We will run 1000 simulations where 40 random values are generated from an exponential distribution using the rexp() function. We will create a vector of the means of the 40 samples and then find the mean of the sample means as well as the standard deviation. We wil l check the sample means for a Gaussian distribution as an investigation of the Central Limit Theorem (“CLT”).
We create a 1000 X 40 matrix that contains the simulation.

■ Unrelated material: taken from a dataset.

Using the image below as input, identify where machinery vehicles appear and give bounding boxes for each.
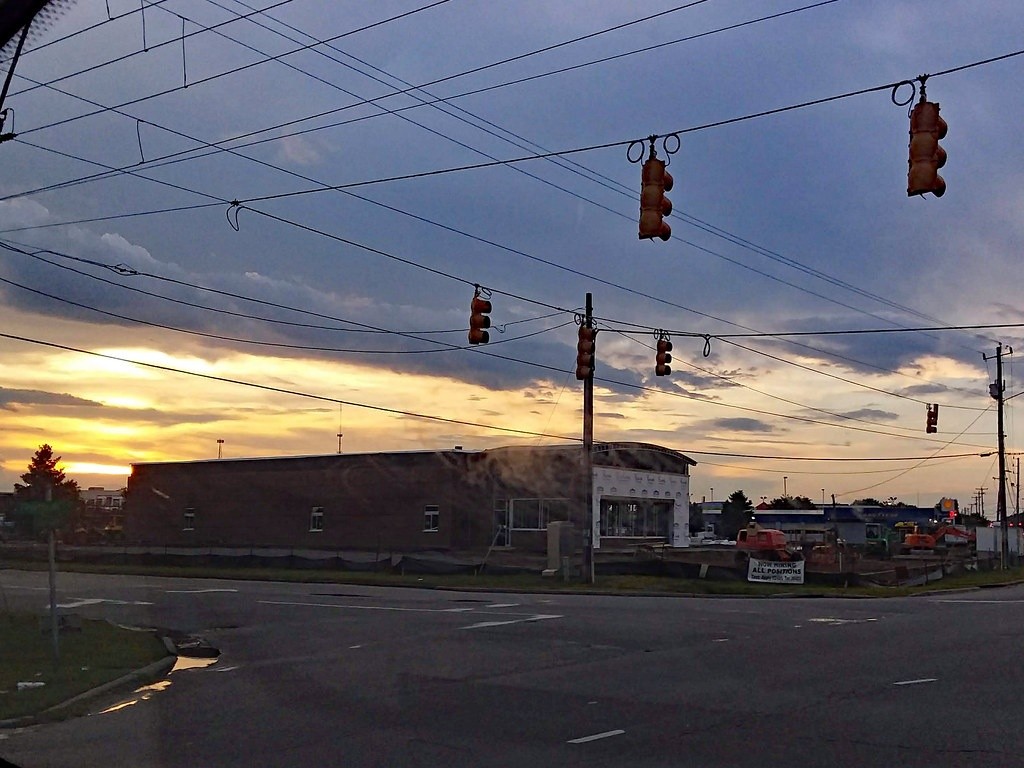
[864,523,891,560]
[733,528,806,582]
[897,527,977,555]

This matrix has 1000 rows of 40 randomly generated values from an exponential distribution with lambda = 0.2. We then create a 1000 x 1 vector by taking the means of the simulation matrix.
set.seed(5927); ExpSim <- matrix(rexp(40*1000,.2), 1000, 40)
SMeans <- apply(ExpSim, 1, mean)
We determine the theoretical mean and the sample mean and compare them.
lambda = .2; ActMean <- 1/lambda; SampleMean <- mean(SMeans)
data.frame(ActMean, SampleMean)
## ActMean SampleMean
## 1 5 5.031298
As expected under the CLT, the sample mean is close to the theoretical mean.
SampleSD <- sd(SMeans); ActSD <- 1/lambda/sqrt(40)
SampleVar <- SampleSD^2; ActVar <- ActSD^2
data.frame(ActSD, SampleSD,ActVar, SampleVar)
## ActSD SampleSD ActVar SampleVar
## 1 0.7905694 0.7913945 0.625 0.6263052
The sample standard deviation and theoretical standard deviation are very close in value. Similarly, the theoretical and sample variance are close in value.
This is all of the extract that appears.